Mutagenic potencies of fractions of EOM. The dose-response data for the fractions are shown in Table 5, and the mutagenic potencies of the fractions of the two EOM are shown in Table 6. For example, in TA100 +S9, the most potent A-EOM eluted in the hexane/DCM and DCM fractions, whereas the most potent SRM 2975 EOM eluted in the DCM fraction.

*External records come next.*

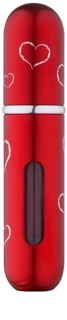 Travalo Classic HD Hearts vaporisateur parfum rechargeable mixte 5 ml  Red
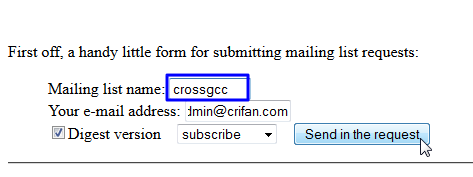 correct mailing list name to crossgcc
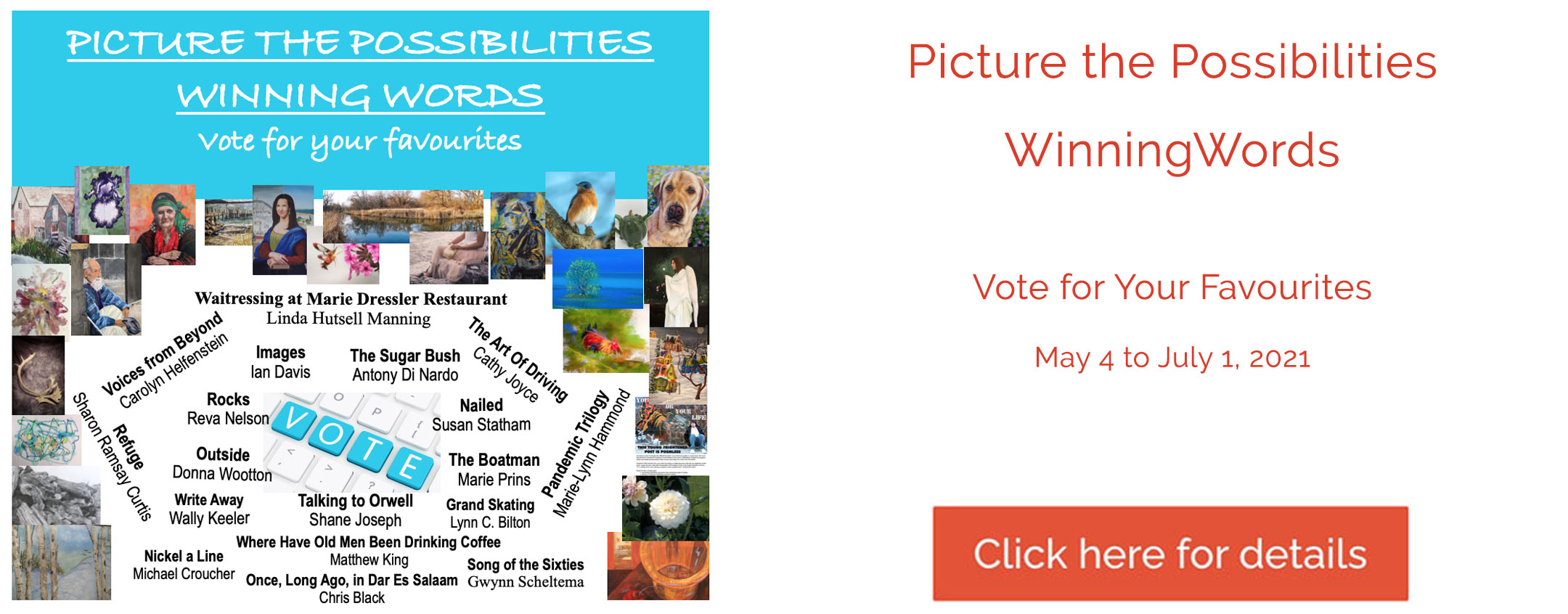 Picture the Possibilities & Winning Words - Vote for your Favourites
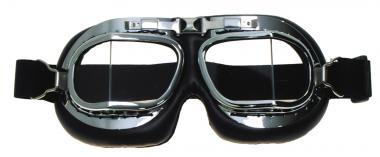 Fliegerbrille, Air Force, Edelstahlrahmen, verchromt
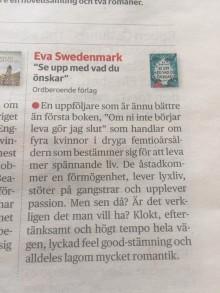 En uppföljare som är ännu bättre än första boken - skriver Lotta Olsson i DN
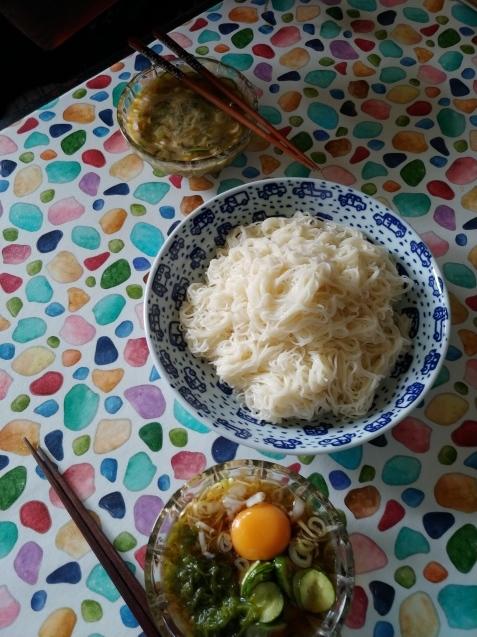 素麺とケーキ_c0162773_20433705.jpg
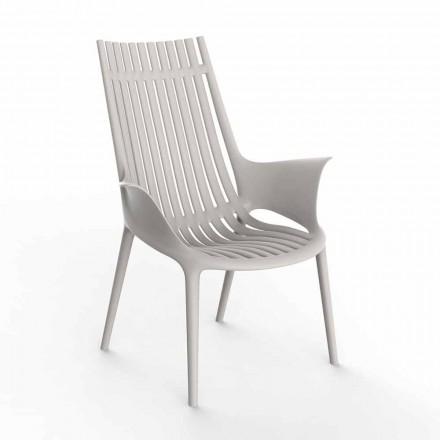Sedia Lounge con Braccioli per Esterni in Plastica 4 Pezzi - Ibiza by Vondom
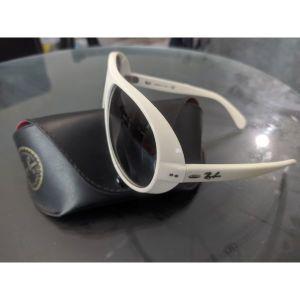 Ray ban γυναικεία γυαλιά ηλίου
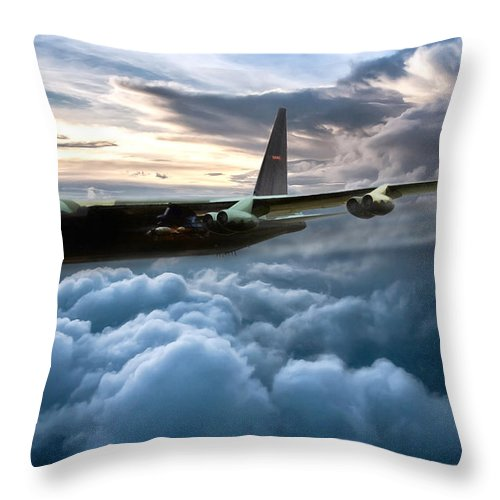 Aviation Throw Pillow featuring the digital art I Am Legend B-52 by Peter Chilelli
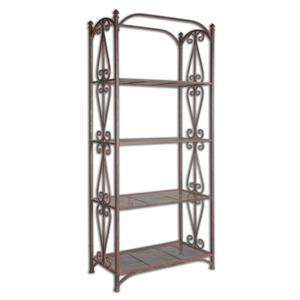 Uttermost Accent Furniture Teyona Metal Etagere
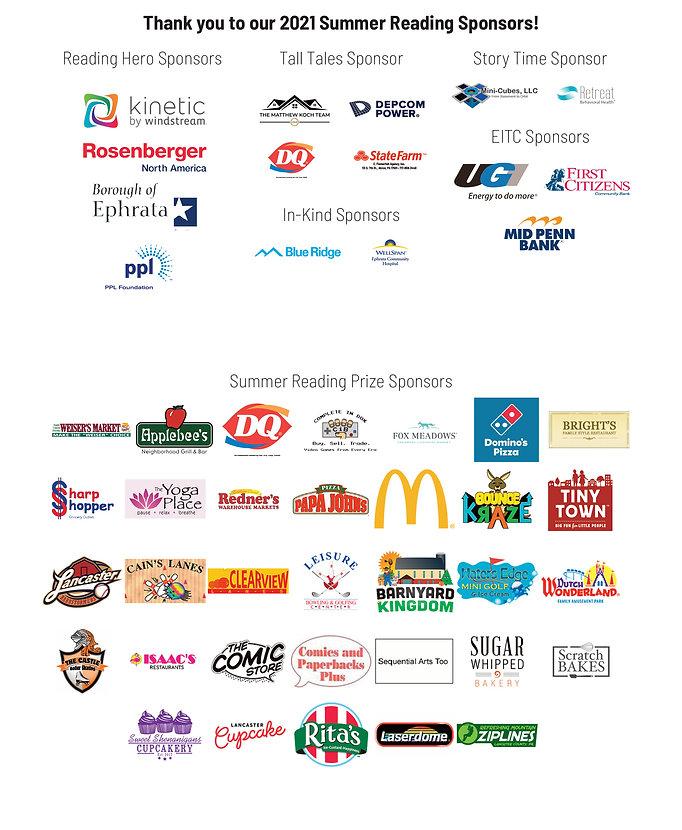 SRP Sponsors.jpg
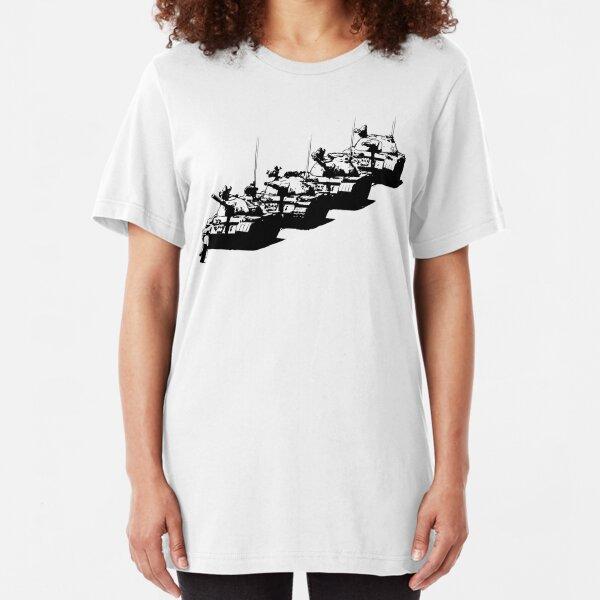 Tank Man Slim Fit T-Shirt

Thus, the classes of compounds accounting for S9-dependent, base-substitution mutagenicity in the A-EOM were less polar than were those in the SRM 2975 EOM. When comparing the reduction in mutagenic potencies in TA98NR relative to TA98, which is an indication of the presence of nitroarenes, the greatest reduction for the SRM 2975 EOM occurred in the hexane/DCM fraction, whereas the greatest reduction for the A-EOM occurred in the DCM and methanol fractions, which are much more polar than hexane/DCM. A variety of other differences of this sort can be noted by comparing the results in Table 6.

Distribution of recovered mass and mutagenicity of EOM. Most (84%) of the mass of the A-EOM and all (103%) of the mass of the SRM 2975 EOM were recovered from the silica-gel column after the fractionation (Tables 7 and ⁸). However, the distribution of the mass across the fractions was the opposite for the two EOM (Tables 7 and 8, Figure 1). Thus, approximately 55% of the A-EOM eluted in the hexane fraction and approximately 33% in the highly polar methanol fraction, whereas approximately 29% of the SRM 2975 EOM eluted in the hexane fraction and approximately 58% in the methanol fraction.

Figure 1.

Distribution of mass of EOM of DEPs across four fractions of increasing polarity. A DCM extract of each DEP resulted in the EOM, which was then fractionated on a silica-gel column by sequential extraction with solvents of increasing polarity: hexane (H), H/DCM, DCM, and methanol (M).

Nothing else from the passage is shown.